Cafe Drechsler, Außenansicht
Gastraum im Cafe Drechsler
Engelbert Drechsler bei einem Versorgungsgang von seinem Kaffeehaus zum Naschmarkt, August 2005

Das Cafe Drechsler ist ein Kaffeehaus in der Nähe des Naschmarktes im 6. Wiener Gemeindebezirk Mariahilf, Linke Wienzeile 22, Ecke Girardigasse 1.

Geschichte

Im Jahr 1918 eröffnete Engelbert Drechsler (I.) am Standort Linke Wienzeile 22 das Markt-Café „An der Wien“, welches zu einem späteren Zeitpunkt auf „Cafe Drechsler“ umbenannt wurde. Sein Sohn Engelbert Drechsler (II.) führte das Kaffeehaus in den Jahren 1928 bis 1957. Von 1957 bis zu seiner Pensionierung im Jahr 2005 war Engelbert Drechsler (III.) († 21. November 2015), der Enkel des Gründers, Eigentümer des Unternehmens.

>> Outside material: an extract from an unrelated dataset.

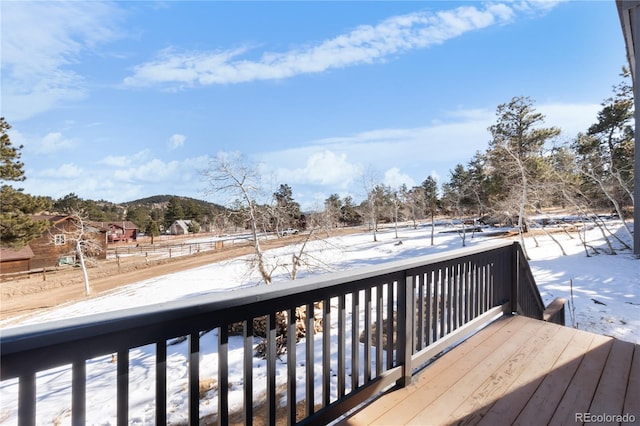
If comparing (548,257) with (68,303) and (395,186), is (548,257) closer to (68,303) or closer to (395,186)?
(395,186)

Engelbert Drechsler (III.) erwarb sich im Lauf der Jahre einen legendären Ruf. Sein Kaffeehaus war von Montag bis Freitag von 4 bis 20 Uhr und am Samstag von 4 bis 18 Uhr geöffnet. Bekanntheit erlangte das Café Drechsler vor allem deshalb, weil die Nachtschwärmer Wiens dort einkehren konnten, nachdem bereits sämtliche Nachtbars der Bundeshauptstadt zugesperrt hatten. Manch ein Gast, der sich nach durchzechter Nacht zur Erholung seiner Magennerven ein Frühstück oder eine Eierspeise gönnen wollte, wurde von Engelbert Drechsler umgestimmt und konsumierte letztlich um vier Uhr morgens bereits ein Wiener Schnitzel. Die Preise waren in der Ära Engelbert Drechsler (III.) moderat, und das gastronomische Angebot umfasste neben Kaffeespezialitäten sowie Frühstück allerlei Gerichte aus dem Fundus der Wiener Küche.

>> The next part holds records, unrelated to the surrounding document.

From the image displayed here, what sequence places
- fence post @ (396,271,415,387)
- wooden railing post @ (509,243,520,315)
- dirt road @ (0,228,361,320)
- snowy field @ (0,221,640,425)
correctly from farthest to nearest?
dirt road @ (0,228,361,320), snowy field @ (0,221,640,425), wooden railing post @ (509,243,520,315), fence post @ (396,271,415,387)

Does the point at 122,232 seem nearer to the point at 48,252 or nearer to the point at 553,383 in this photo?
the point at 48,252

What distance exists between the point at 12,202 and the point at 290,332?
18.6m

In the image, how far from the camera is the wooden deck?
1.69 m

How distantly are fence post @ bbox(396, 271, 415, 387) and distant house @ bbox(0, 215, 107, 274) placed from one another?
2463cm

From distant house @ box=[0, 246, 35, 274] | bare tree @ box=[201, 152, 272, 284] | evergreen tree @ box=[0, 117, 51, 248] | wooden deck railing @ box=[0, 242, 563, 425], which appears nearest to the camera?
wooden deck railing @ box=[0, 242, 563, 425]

Augenfällig waren die zahlreichen Liefergänge Engelbert Drechslers zu den Naschmarktstandlern. Bereits am frühen Morgen brachte er den Standlern höchstpersönlich Häferlkaffe, zu Mittag lieferte er ihnen Gulasch, Knödelgerichte und dergleichen, und am Nachmittag folgten neuerlich Verpflegungsgänge mit Häferlkaffee sowie kleinen Imbissen.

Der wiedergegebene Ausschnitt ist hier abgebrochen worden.